Viene naturalmente da chiedersi quanta disinvoltura ci sia stata da parte di troppi amministratori locali negli scorsi anni nel maneggiare la rischiosa materia.
Ma soprattutto se ai Comuni e ai suoi attuali reggenti è nota l’esistenza di una concreta via di fuga per liberarsi dei derivati stipulati in passato.
Si tratta dell’annullamento in autotutela del contratto, esperibile in presenza di vizi procedurali nella sottoscrizione dei derivati, come l’assenza, nel caso dei Comuni, di una delibera da parte del consiglio comunale. Che è l’unico soggetto titolato a deliberare su “spese che impegnino i bilanci successivi per gli esercizi successivi”. Come ha anche confermato una sentenza dei primi mesi di quest’anno del Tar Piemonte, con cui il Comune di Omegna ha potuto rescindere gli impegni assunti a suo tempo con Unicredit. Proprio perché il Comune stesso aveva deliberato solo con un atto della Giunta.
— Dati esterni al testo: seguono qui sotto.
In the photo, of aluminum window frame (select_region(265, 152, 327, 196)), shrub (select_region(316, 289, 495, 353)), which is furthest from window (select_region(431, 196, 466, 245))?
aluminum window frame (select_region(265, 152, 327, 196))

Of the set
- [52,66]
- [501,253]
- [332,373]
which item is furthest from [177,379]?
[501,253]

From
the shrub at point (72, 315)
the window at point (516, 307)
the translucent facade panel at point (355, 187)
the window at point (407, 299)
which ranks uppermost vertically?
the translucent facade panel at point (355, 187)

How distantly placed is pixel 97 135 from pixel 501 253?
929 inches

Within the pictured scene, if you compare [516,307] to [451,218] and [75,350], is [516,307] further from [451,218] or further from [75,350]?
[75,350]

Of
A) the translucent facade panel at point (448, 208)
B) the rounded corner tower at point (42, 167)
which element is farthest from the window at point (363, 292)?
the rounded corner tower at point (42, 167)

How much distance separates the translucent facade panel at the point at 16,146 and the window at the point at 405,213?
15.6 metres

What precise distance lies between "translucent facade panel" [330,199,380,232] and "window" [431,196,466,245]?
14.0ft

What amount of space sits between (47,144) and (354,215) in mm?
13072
Come ci ha spiegato l’avvocato torinese Luca Guastini, esperto di diritto finanziario che ha studiato uno ad uno i derivati del Comune di Torino – di cui ha chiesto pubblicamente l’annullamento in autotutela – “il TAR Piemonte con la sentenza in esame ha chiarito i confini della giurisdizione amministrativa usando criteri di semplice individuazione: sussiste la giurisdizione del giudice amministrativo qualora l’annullamento in autotutela si basi su vizi del procedimento a monte della stipula del contratto, quali ad esempio l’incompetenza dell’organo o la mancanza di una procedura di evidenza pubblica per la selezione della controparte. Qualora invece l’annullamento in autotutela sia giustificato da vizi attinenti al contratto, quali la violazione degli obblighi informativi o la natura speculativa dei contratti, non sussiste la giurisdizione del giudice amministrativo ma dovrà ricorresi al giudice ordinario”
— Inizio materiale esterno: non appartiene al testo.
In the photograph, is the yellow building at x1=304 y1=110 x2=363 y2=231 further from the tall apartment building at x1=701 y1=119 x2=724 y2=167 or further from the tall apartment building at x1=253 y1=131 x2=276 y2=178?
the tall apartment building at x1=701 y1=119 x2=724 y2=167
E’ sulla scorta di questa distinzione che in effetti il TAR Piemonte, ha trattenuto la giurisdizione e si è concentrato sulla incompetenza della giunta a decidere circa la stipula di un contratto derivato confermando quanto dedotto dal Comune. In particolare, poiché i contratti derivati comportano costi che impegnano il bilancio degli esercizi successivi, la competenza spetta esclusivamente al consiglio comunale, secondo l’art. 42 del D.lgs. 267/2000 (il Testo Unico degli Enti Locali). “In presenza di detto vizio – ci ha detto Guastini – , a nulla rileva che l’autotutela sia stata esercitata dal Comune ben nove anni dopo la stipula dei contratti a valle delle delibere della giunta annullate: anche un termine di nove anni è ragionevole per esercitare l’autotutela se è stata violata la competenza primaria dell’organo consiliare”.
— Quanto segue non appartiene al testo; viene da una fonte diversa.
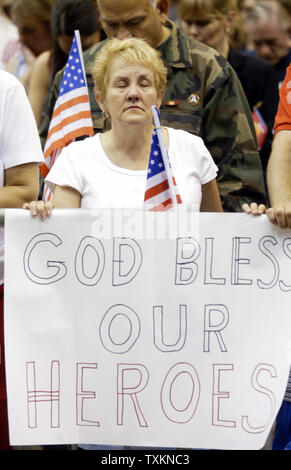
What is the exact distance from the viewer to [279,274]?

Conseguentemente sono da considerasi nulli e privi di effetti i contratti stipulati ed eseguiti in base alle delibere annullate, con la chiusura del derivato senza alcun esborso e, anzi con gli effetti restitutori che scattano in questi casi.
“Ci pare, dunque – ha confermato Guastini – che si profilino per gli enti pubblici nuove ed importanti possibilità di soluzione del “problema derivati”, diffusissimo non soltanto tra i grandi Comuni, ma anche in centri piccoli e piccolissimi”
La domanda sorge spontanea: cosa aspettano Regioni ed enti locali che abbiano deliberato non passando dal vaglio delle rispettive assemblee a disfarsi dei propri derivati usando lo strumento dell’annullamento in autotutela?